Laut dem aktuell geltenden Gesetz können dauerhaft schwer oder unheilbar Kranke, die Beihilfe zum Suizid in Anspruch nehmen wollen, eine Sterbeverfügung errichten. Dafür sind Aufklärungsgespräche mit Ärzten verpflichtend. Zwei Mediziner müssen unabhängig voneinander bestätigen, dass die sterbewillige Person entscheidungsfähig ist und freiwillig aus dem Leben scheiden möchte, einer davon muss über eine palliativ-medizinische Ausbildung verfügen. Die Errichtung der Sterbeverfügung erfolgt durch einen Notar.

Dann braucht es eine Apotheke, die das tödliche Präparat nach einer Übergangsfrist zuschickt und man muss es selbst einnehmen können - die aktive Sterbehilfe durch Dritte ist untersagt.

"In meinem Fall lebensverlängernd"

Diese Regelung sei "nicht geeignet, den Zugang zur Sterbehilfe und damit zum Menschenrecht, über Art und Zeitpunkt des eigenen Lebensendes selbst bestimmen zu können - auch im Sinne des VfGH -, zu gewährleisten", kritisiert die ÖGHL. 

Die jetzige Regelung würde Menschen dazu zwingen, das Präparat früher einzunehmen, weil sie Angst haben, das aufgrund von Erkrankungen ab einem gewissen Zeitpunkt ohne fremde Hilfe nicht mehr zu können, so Proksch sinngemäß in der "ZiB2". "Das bedeutet großen Stress für mich. Wäre es möglich, dass mir jemand anderer beim Sterben hilft, wäre das in meinem Fall lebensverlängernd", sagte Nikola Göttling, die an Multipler Sklerose leidet, dem "Kurier". 

Das Sterbeverfügungsgesetz sieht zudem ein Werbeverbot vor. Für die ÖGHL ist das ein "rigides Kommunikationsverbot". Es würde "viele Anfragen von Hilfesuchenden, die sich im Gesetz nicht zurechtfinden" geben.

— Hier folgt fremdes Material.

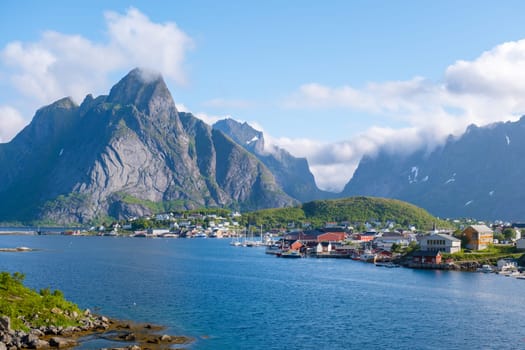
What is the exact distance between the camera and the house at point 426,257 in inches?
3890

Diese dürfe man aber nicht beantworten. Zahlreiche unklar definierte Verbote hinderten den Verein daran, auch nur offen über alle Möglichkeiten zu informieren oder Sterbewillige persönlich zu begleiten, lautet die Kritik.

Auch Patientenanwaltschaft übte Kritik

Mit dieser Kritik ist die ÖGHL nicht alleine. Auch die Wiener Pflege- und Patientenanwaltschaft (WPPA) wiederholte in ihrem jüngst veröffentlichten Jahresbericht ihre Bedenken aus dem Vorjahr. So sei etwa die Gruppe, die assistierten Suizid in Anspruch nehmen darf, nicht klar definiert. Zwei Ärzt:innen müssen laut Gesetz Aufklärung durchführen - unklar sei, wie Menschen mit stark eingeschränkter Mobilität diese finden sollten. Klarstellungen seitens des Gesetzgebers würden immer noch "schmerzlich vermisst" werden, hieß es.

Bis sich der Verfassungsgerichtshof mit der neuen Beschwerde befasst, dürfte es aber 2024 werden. 

ribbon Zusammenfassung
  • Die Kritik an der aktuellen Regelung der Sterbehilfe in Österreich ebbt nicht ab. Nun ging beim Verfassungsgerichtshof erneut eine Individualbeschwerde ein.
  • Die strengen Regeln könnten lebensverkürzend wirken, so die Beschwerdeführer.
  • Unterdessen ist der Verbleib von rund 140 tödlichen Präparaten unklar.